Crystallography Calculators

Free crystallography calculators: Bragg's law diffraction angle, d-spacing from Miller indices, and unit cell volume for diffraction and materials science.

Crystallography Calculators - X-Ray and Neutron Diffraction

Crystallography studies how atoms pack into repeating, periodic lattices, and how that periodic structure diffracts X-rays or neutrons to reveal atomic-scale detail. These calculators cover the three foundational relationships behind diffraction analysis and crystal structure determination: Bragg’s law, interplanar d-spacing from Miller indices, and unit cell volume.

Three Crystallography Calculators

The Bragg Law Calculator solves nλ = 2d sinθ for the Bragg angle, d-spacing, or wavelength, the fundamental condition for constructive interference in X-ray and neutron diffraction.
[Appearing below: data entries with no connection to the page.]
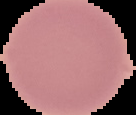

Result: no malaria parasites seen. From a thin blood film. Image is 136×115 pixels. Segmented cell region on a black background.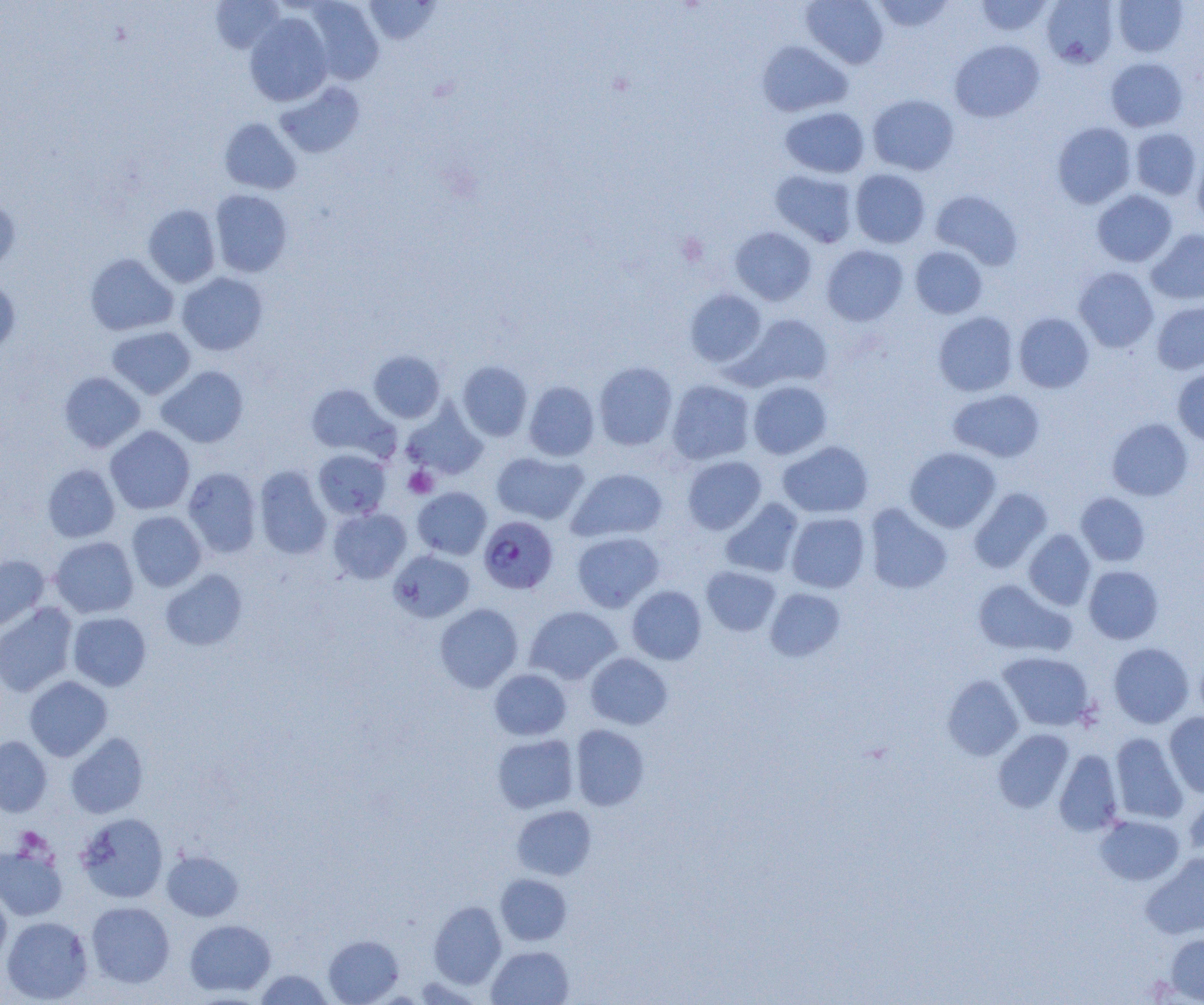
Summary:
  - Coordinate format: approximate bounding boxes as [x1, y1, x2, y2] in pixels
  - Platelet locations: [403, 466, 438, 498]
  - Uninfected red blood cell locations: [210, 0, 284, 54], [304, 0, 384, 85], [364, 0, 440, 45], [801, 0, 889, 68], [975, 0, 1053, 37], [1040, 0, 1119, 68], [871, 1, 955, 33], [1112, 1, 1188, 57], [244, 12, 333, 107], [949, 39, 1045, 122], [757, 41, 852, 117], [1106, 57, 1188, 132], [276, 81, 365, 158], [867, 94, 959, 175], [780, 106, 870, 178], [220, 118, 301, 194], [1052, 122, 1136, 208], [1130, 128, 1202, 200], [1192, 149, 1204, 230], [850, 169, 930, 248], [770, 170, 858, 248], [210, 189, 293, 277], [930, 189, 1023, 270], [1092, 190, 1177, 267], [0, 193, 20, 272], [143, 204, 221, 287], [730, 226, 816, 305], [1146, 229, 1204, 305], [821, 245, 908, 326], [910, 246, 987, 319], [85, 253, 178, 335], [1073, 267, 1158, 353], [176, 272, 268, 355], [0, 277, 21, 355], [685, 289, 766, 367], [1151, 301, 1204, 375], [933, 311, 1018, 396], [1014, 313, 1094, 393], [739, 314, 833, 390], [107, 326, 196, 399], [369, 350, 445, 423], [458, 361, 532, 441], [594, 361, 678, 450], [156, 365, 248, 448], [1172, 368, 1204, 446], [59, 371, 146, 452], [667, 379, 755, 464], [748, 380, 832, 459], [523, 381, 599, 461], [306, 383, 396, 460], [949, 389, 1045, 462], [402, 404, 488, 480], [1107, 418, 1193, 501], [105, 425, 195, 514], [777, 440, 873, 518], [905, 447, 1001, 533], [313, 449, 391, 519], [491, 451, 588, 524], [682, 456, 766, 534], [42, 464, 120, 542], [254, 466, 332, 559], [182, 467, 262, 558], [567, 468, 668, 543], [412, 487, 492, 560], [968, 487, 1053, 573], [1075, 492, 1150, 566], [720, 498, 803, 578], [864, 503, 953, 594], [328, 508, 411, 583], [126, 511, 207, 591], [786, 512, 870, 593], [1024, 529, 1095, 610], [572, 531, 664, 612], [50, 536, 139, 618], [389, 550, 475, 623], [0, 555, 50, 633], [1084, 565, 1164, 643], [701, 566, 781, 636], [160, 569, 248, 651], [972, 579, 1075, 657], [627, 586, 707, 664], [765, 588, 845, 661], [0, 603, 77, 697], [434, 603, 523, 692], [525, 606, 622, 684], [67, 612, 151, 691], [1108, 642, 1194, 728], [585, 652, 672, 730], [998, 652, 1094, 731], [489, 668, 571, 740], [942, 675, 1024, 760], [24, 676, 112, 761], [1165, 712, 1204, 798], [570, 724, 650, 811], [993, 729, 1074, 812], [66, 732, 149, 819], [1110, 733, 1188, 824], [492, 734, 578, 813], [0, 736, 52, 817], [1054, 750, 1123, 836], [1184, 794, 1204, 860], [512, 805, 597, 880], [76, 813, 169, 903], [1095, 814, 1185, 886], [0, 845, 68, 920], [162, 849, 243, 921], [1141, 853, 1204, 939], [495, 874, 572, 945], [0, 888, 11, 968], [86, 901, 175, 987], [428, 901, 506, 988], [1, 916, 93, 1004], [184, 919, 276, 996], [1166, 933, 1204, 1003], [323, 934, 404, 1004], [487, 945, 573, 1005], [254, 969, 333, 1004]
  - Plasmodium falciparum-infected red blood cell locations: [478, 516, 558, 594]
  - Slide-level diagnosis: Plasmodium falciparum
  - Modality: light microscopy
  - Magnification: 1000x
  - Image size: 1204×1005 pixels
  - Field of view: single
  - Preparation: thin blood smear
The d-Spacing from Miller Indices Calculator finds the interplanar spacing d from Miller indices (h,k,l) for cubic, tetragonal, and orthorhombic crystal systems, the direct input Bragg’s law needs to predict a diffraction pattern. The Unit Cell Volume Calculator finds the volume of any unit cell, cubic through fully triclinic, from its edge lengths a, b, c and angles α, β, γ using a single general formula that reduces to V = a³ for the cubic case and to the full trigonometric expression for the least symmetric triclinic case.

Who Uses These Calculators

Materials science and condensed matter physics students use these tools to work through powder XRD problem sets, converting between diffraction angle, d-spacing, and Miller indices. Crystallographers and X-ray diffraction lab technicians use the Bragg Law Calculator for quick peak-position sanity checks before running full Rietveld refinement software. Solid-state chemistry students use the Unit Cell Volume Calculator to compute theoretical density (mass of unit cell contents divided by unit cell volume) as a standard lab exercise.

Constants Behind Crystallography

Most crystallography calculations reduce to trigonometry and geometry applied to a repeating lattice. The standard X-ray wavelength for laboratory diffractometers is Cu-Kα radiation at λ ≈ 1.5406 Å, and typical interplanar spacings in real crystals (silicon, quartz, common oxides) fall in the 1 to 5 Å range, which is exactly why diffraction angles are measurable with laboratory equipment rather than requiring exotic instrumentation.

Frequently Asked Questions

What is Bragg's law used for?

Bragg's law (nλ = 2d sinθ) is the fundamental condition for constructive interference of X-rays or neutrons scattered by the periodic planes of a crystal lattice. It underlies X-ray diffraction (XRD), neutron diffraction, and every technique used to determine crystal structure from a diffraction pattern. The Bragg Law Calculator solves it for any of the three unknowns.

What are Miller indices?

Miller indices (h,k,l) are a set of three integers that uniquely identify a family of crystal planes and their orientation within the unit cell. Every d-spacing calculation starts from a chosen set of Miller indices, and the relationship between them depends on the crystal system, cubic, tetragonal, orthorhombic, and beyond. The d-Spacing from Miller Indices Calculator covers the three most common cases.

How do I find the unit cell volume of a triclinic crystal?

For the lowest-symmetry triclinic system, where none of the three edge lengths or three angles are equal or 90°, the volume formula is V = abc·√(1 − cos²α − cos²β − cos²γ + 2cosα·cosβ·cosγ). Higher-symmetry systems are special cases of this same formula: it reduces to V = a³ for cubic (a=b=c, α=β=γ=90°) and V = abc for orthorhombic (α=β=γ=90°, a≠b≠c). The Unit Cell Volume Calculator applies the general formula automatically for any crystal system.

What X-ray wavelength should I use in the Bragg law calculator?

Laboratory X-ray diffractometers almost always use copper anode tubes, giving Cu-Kα radiation at λ ≈ 1.5406 Å (the Kα1 line; some instruments report the weighted Kα1/Kα2 average of 1.5418 Å). Other common sources include Mo-Kα (0.7107 Å, used for single-crystal work) and Co-Kα (1.7889 Å, preferred for iron-containing samples to avoid fluorescence). Enter the correct source wavelength into the Bragg Law Calculator to get an accurate d-spacing from a measured 2θ angle.